Ethics and morals in an organization
Ethics are obligations that the management of a business should follow in doing business activities. Reflectively, when a business fails to follow these obligations, ethical dilemmas are likely to occur and negatively affect the organization. On the other hand, morals consist of systems that provide a basis for discerning whether an action is correct or erroneous. Positive ethical and moral aspirations in an organization are achievable through action oriented respect, mutual coexistence, and deeply entrenched social values through proactive organizational leadership strategies (Drucker 39). The basic code of ethics and morals functions on the need to develop good culture by fostering a strong alignment to path of achieving goals, missions, and vision of an organization through proactive leadership skills (Eriksen 751).
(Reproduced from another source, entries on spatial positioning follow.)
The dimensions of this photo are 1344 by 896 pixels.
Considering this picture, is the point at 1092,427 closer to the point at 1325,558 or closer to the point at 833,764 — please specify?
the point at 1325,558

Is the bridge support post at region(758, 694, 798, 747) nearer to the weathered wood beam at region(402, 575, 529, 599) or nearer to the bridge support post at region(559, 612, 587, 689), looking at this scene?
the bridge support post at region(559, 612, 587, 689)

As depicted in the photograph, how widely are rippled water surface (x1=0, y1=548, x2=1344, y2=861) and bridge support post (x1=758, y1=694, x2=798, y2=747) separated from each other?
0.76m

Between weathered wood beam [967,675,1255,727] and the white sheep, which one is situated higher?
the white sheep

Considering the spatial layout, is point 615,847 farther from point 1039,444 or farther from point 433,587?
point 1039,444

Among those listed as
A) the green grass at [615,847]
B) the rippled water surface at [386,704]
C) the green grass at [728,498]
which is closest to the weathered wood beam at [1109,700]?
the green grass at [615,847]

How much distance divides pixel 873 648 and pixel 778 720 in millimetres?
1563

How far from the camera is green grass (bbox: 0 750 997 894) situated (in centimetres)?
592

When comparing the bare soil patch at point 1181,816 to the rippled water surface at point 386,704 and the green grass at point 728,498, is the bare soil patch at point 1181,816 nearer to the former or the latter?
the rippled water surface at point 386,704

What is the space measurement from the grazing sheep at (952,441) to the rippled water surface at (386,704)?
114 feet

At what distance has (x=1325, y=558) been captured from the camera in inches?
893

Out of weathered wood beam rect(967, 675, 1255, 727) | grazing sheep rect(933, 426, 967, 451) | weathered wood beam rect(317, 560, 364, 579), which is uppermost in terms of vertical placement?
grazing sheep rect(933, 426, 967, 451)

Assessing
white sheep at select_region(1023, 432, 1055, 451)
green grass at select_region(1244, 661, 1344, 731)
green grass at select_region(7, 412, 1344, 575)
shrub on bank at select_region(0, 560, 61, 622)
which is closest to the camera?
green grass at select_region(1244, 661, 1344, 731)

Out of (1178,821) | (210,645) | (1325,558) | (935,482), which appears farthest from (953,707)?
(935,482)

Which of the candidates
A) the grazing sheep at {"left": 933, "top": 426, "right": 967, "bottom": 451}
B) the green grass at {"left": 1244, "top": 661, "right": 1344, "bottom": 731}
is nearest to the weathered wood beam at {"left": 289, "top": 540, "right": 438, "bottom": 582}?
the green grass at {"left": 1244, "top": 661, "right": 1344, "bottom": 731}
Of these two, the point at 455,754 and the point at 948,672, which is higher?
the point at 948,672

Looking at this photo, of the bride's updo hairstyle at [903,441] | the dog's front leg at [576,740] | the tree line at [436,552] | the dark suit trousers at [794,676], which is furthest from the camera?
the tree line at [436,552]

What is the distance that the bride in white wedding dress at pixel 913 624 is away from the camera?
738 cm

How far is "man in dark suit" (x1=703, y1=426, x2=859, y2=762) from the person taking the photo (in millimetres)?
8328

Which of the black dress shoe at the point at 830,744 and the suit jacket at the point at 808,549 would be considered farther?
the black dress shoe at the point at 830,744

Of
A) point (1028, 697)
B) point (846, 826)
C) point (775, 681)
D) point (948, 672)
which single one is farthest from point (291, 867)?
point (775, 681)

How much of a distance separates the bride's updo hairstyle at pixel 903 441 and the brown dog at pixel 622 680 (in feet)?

The managers may enforce the created moral and ethical standards through ensuring that all the employees in an organization follow the written rules of engagement, expected behavior, and create repercussion guidelines for deviation.
Role of morals in an organization: Enron case
Morals play a significant role in an organization. The organizations with weak moral values may face serious ethical dilemmas as was the case with the Enron Company in the US, which had to be dissolved because of fraud. Enron’s corporate culture had little moral regulators to balance the goals of the company and expected behavior when handling business environment risks. Enron’s bankers, editors, and attorneys conspired to support the fraudulent dealings despite their ethical responsibility of maintaining integrity in the company. From an ethical perspective, they connived with the top management to inflate the asset values, overstate the reported income and cash flow, and eliminate the liabilities from the financial records. This means that they lacked integrity and objectivity in running the Enron organization (De-George 22).
When faced with a decision dilemma that requires critical assessments, morally upright organizations resort to analytical tools that ensure competitive positioning advantage. The competitive advantage position is meant to minimize the costs of different ethical dilemmas. Each option is assigned to a quadrant with predetermined response strategies and ‘follow-ups’ upon implementation (De-George 39).
De-George, Richard. Business Ethics. 7th ed. 2013. New York, NY: Pearson Education Limited. Print.
Drucker, Peter. People and Performance. Massachusetts, Boston: Harvard Business School Publishing, 2007. Print.
Eriksen, Matthew. “Authentic Leadership: Practical Reflexivity, Self-Awareness, and Self-Authorship.” Journal of Management Education, 33.1 (2009): 747-771. Print.